XML Sitemap Auditor

Chris Green
May 25, 2023
5 min read

Updated: Mar 25, 2024

In an effort to grow my own skills (and provide useful tools/information to the community) I wanted to share a quick script that I've been working on to help you audit XML sitemaps.

NEW - Streamlit App to run this as a web test

A number of people had said they had trouble running this on Windows - I've re-written the app on Streamlit & you can run it below! The app will display all the URLs it has processed and will drop in a download button when done - so keep scrolling to find it!

This is still in testing, so please let me know of any issues!

In this Post:

- What does it do?

- Why a separate auditor?

- Mac OS Sitemap Analyser Script

- Questions/Comments & Feedback Welcome!

The objectives of this audit are:

To judge the overall XML sitemap help for the sitemap quickly & without the need for third-party software
Understand which pages are "non-compliant" for SEO - i.e. shouldn't be there!
Produce a CSV that is easy to work with/share with teams who can help fix the issue.

So a lightweight auditing script that I hope could be useful to you - and was quite an fun/interesting experience to build and test.
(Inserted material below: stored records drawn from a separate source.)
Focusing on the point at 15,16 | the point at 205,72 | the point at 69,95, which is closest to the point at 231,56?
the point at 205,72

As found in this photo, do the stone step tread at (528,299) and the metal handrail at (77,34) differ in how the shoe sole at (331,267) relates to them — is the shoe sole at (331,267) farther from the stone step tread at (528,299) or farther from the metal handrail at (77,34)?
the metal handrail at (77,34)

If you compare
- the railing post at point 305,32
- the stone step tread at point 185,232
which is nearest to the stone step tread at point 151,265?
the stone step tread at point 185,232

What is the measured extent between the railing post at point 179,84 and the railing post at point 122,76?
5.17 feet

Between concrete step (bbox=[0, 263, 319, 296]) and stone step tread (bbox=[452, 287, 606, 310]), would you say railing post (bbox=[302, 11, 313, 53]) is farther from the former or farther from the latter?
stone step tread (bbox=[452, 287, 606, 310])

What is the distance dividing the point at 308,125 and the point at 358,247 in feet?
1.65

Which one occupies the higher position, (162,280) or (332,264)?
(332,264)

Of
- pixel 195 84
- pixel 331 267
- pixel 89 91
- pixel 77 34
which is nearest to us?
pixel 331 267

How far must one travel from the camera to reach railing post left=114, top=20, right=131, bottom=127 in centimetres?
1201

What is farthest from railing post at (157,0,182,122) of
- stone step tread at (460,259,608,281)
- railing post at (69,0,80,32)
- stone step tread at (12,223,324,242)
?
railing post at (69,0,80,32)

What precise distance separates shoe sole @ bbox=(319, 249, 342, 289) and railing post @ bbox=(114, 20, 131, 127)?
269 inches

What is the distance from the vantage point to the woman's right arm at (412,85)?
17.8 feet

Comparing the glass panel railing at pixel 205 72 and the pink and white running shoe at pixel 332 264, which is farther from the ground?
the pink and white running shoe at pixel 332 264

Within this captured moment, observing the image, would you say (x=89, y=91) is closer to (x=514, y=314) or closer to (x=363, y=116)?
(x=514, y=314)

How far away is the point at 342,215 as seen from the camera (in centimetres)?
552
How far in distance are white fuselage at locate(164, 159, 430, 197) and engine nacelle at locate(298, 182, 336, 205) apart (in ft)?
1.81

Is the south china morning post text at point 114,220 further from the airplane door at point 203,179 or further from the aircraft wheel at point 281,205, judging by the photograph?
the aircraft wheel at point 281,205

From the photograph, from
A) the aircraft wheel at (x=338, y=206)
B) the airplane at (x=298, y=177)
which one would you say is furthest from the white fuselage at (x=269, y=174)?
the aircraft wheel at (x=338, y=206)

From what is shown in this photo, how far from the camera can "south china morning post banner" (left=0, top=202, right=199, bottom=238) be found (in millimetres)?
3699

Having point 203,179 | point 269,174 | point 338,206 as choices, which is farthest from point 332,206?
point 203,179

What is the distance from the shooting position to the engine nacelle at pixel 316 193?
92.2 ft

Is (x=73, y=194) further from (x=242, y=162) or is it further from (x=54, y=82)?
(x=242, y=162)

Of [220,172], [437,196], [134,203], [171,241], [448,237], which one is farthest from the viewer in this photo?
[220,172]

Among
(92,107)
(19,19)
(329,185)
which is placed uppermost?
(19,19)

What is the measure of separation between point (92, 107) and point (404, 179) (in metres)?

This is currently just for MacOS, if enough people bug me I'll work out the best way to build a Windows-specific one.

What does it do?

Quite simply, this code:

Fetches an XML sitemap
Parses the list of URLs
Crawls the URLs and checks the response code, canonical tag & meta robots tag
Outputs the data to a CSV
If the sitemap is an index, it should loop through the subsequent XML sitemaps
You can also set a user agent to crawl the site with - sometimes just a CURL request gets blocked, so a Chrome or Googlebot user agent can be set.

The output CSV will look something like this:

You can see that I have a field "canonical match" which evaluates whether the URL matches the canonical - which is handy.

There are a few improvements I can think of to add for this specific workflow - but this does well for what I need it for.

Why a Separate Auditor?

"Don't you have enough tools already?" Yes, maybe...

But since I have gotten more familiar with Terminal and working with Bash I have found that tasks that I need to repeat often can be done more quickly than with Screaming Frog or Sitebulb (both tools I am very fond of).

This script is something I wrote after the project where it was needed - for that, I did use desktop auditors and managed just fine. But part of my own curiosity around these things was to see if I could build something that could do the job and streamline the workflow.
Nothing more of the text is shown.